### Exercise instructions
Copy out precisely the lines of the material that follows, beginning with the line containing "Things to do in Miami Florida miami beaches" and ending with its last line; exclude pictures.

● ● ● ● ●

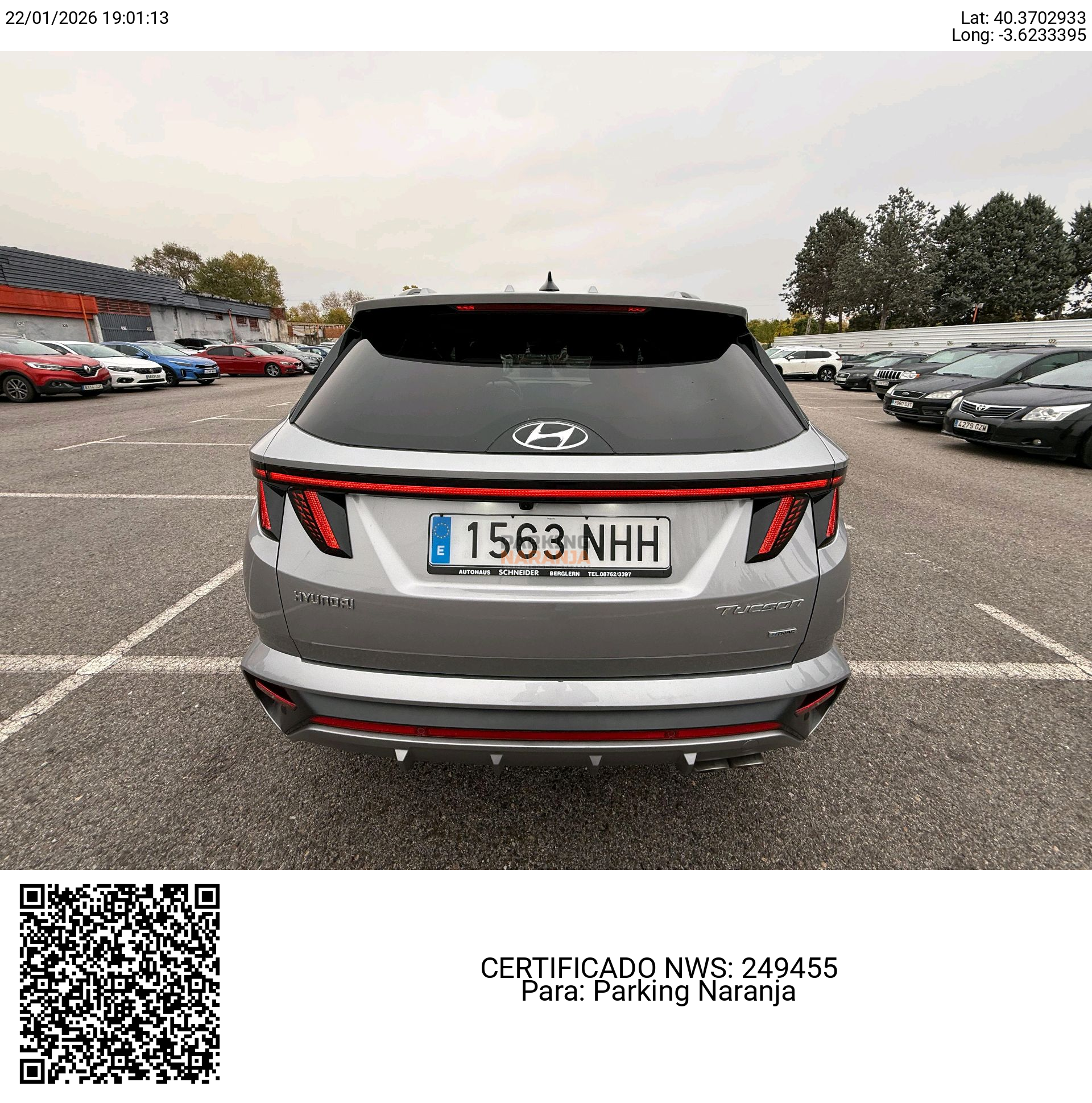 Miniatura exterior 6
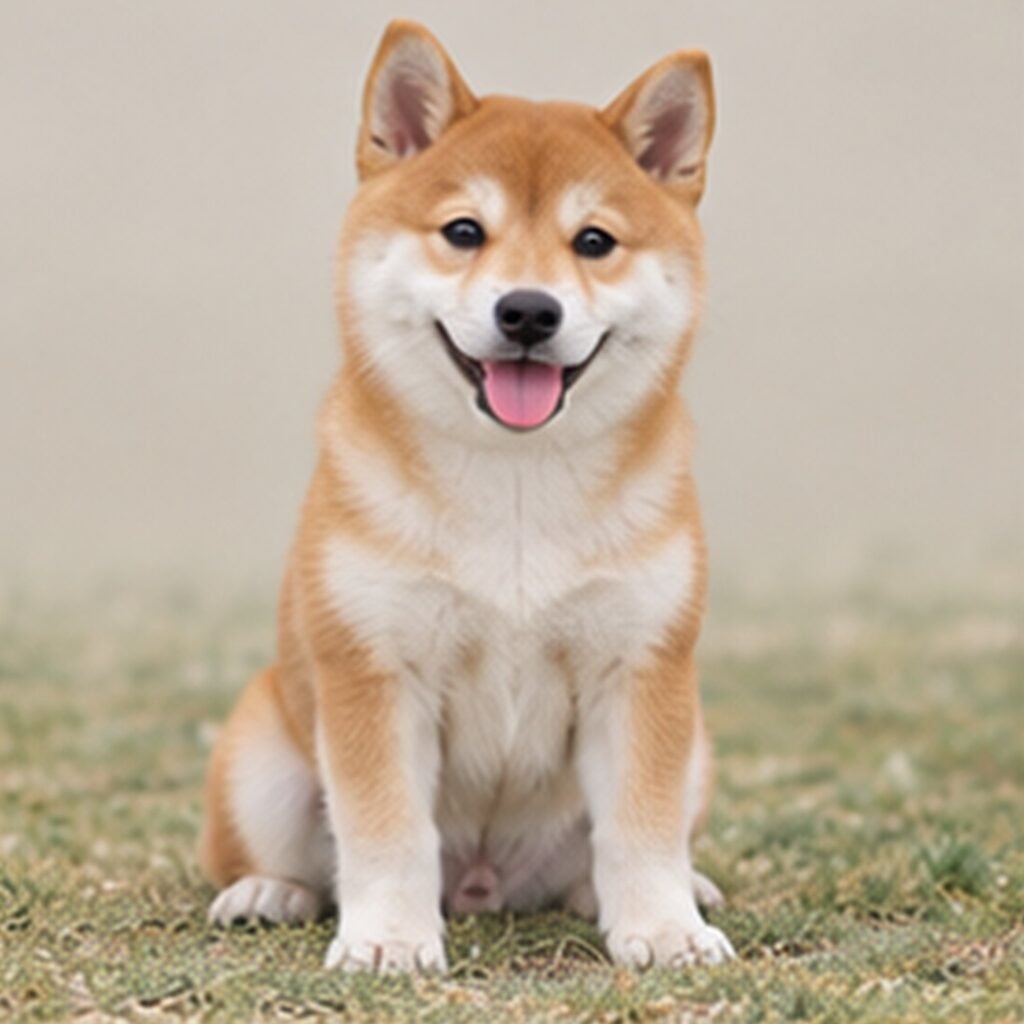 Shiba Inu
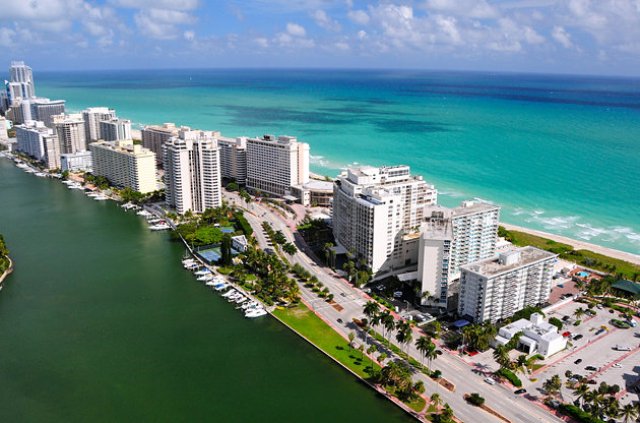 Things to do in Miami Florida miami beaches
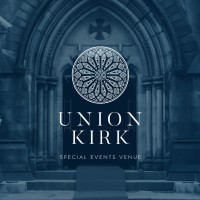 Union Kirk logo - Similar company to Pcl Live Av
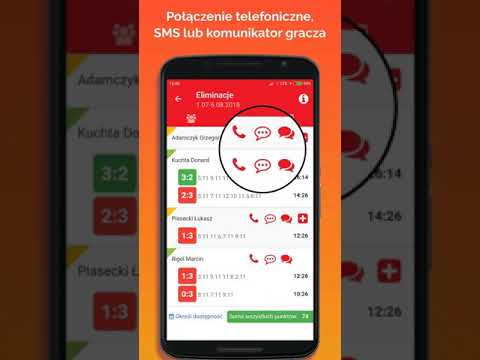 Squash BE5T app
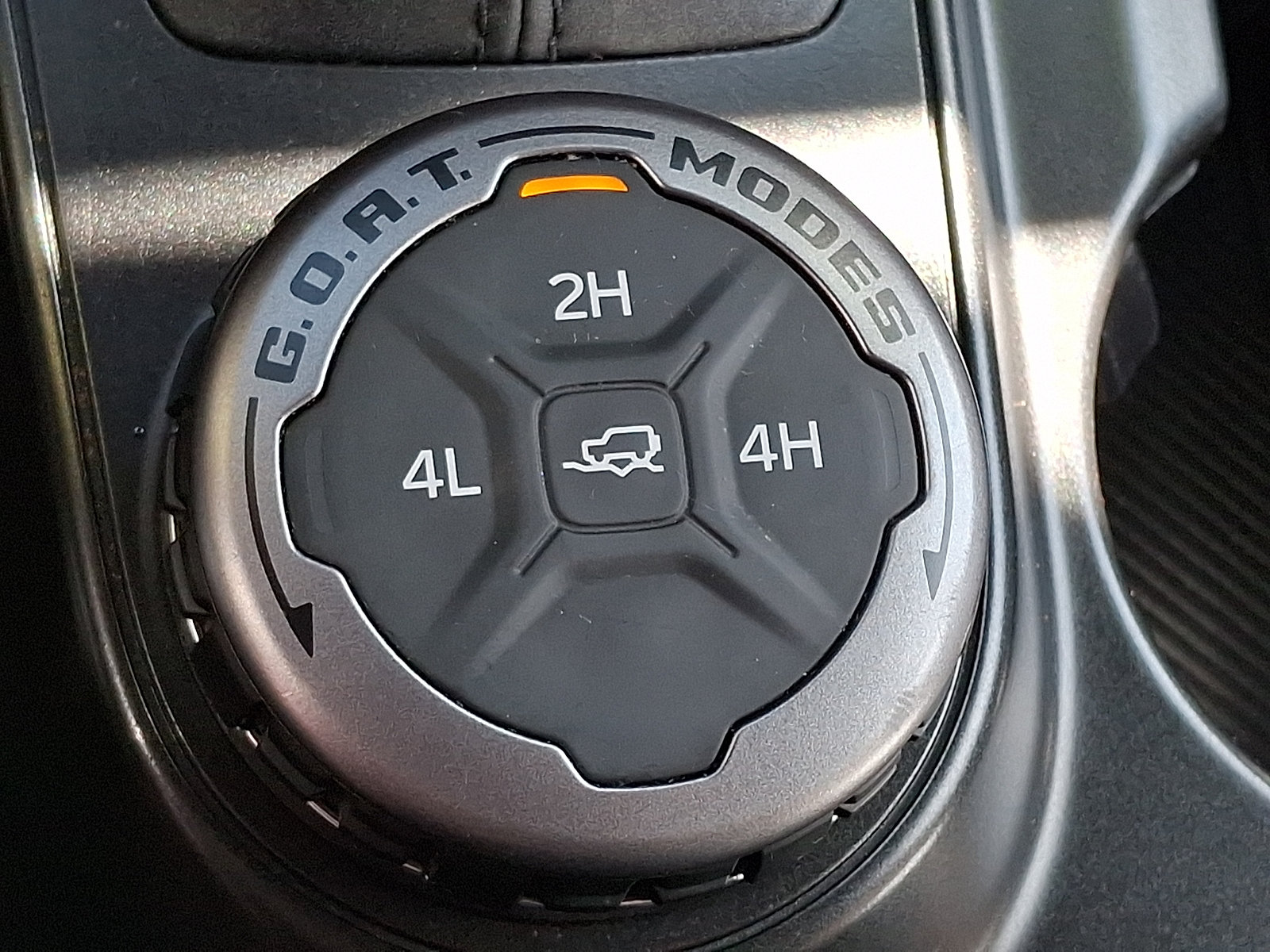 Used 2023 Ford Bronco Outer Banks AWD/4WD image 26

● ● ● ● ●

### Response for this exercise
 Things to do in Miami Florida miami beaches
 Union Kirk logo - Similar company to Pcl Live Av
 Squash BE5T app
 Used 2023 Ford Bronco Outer Banks AWD/4WD image 26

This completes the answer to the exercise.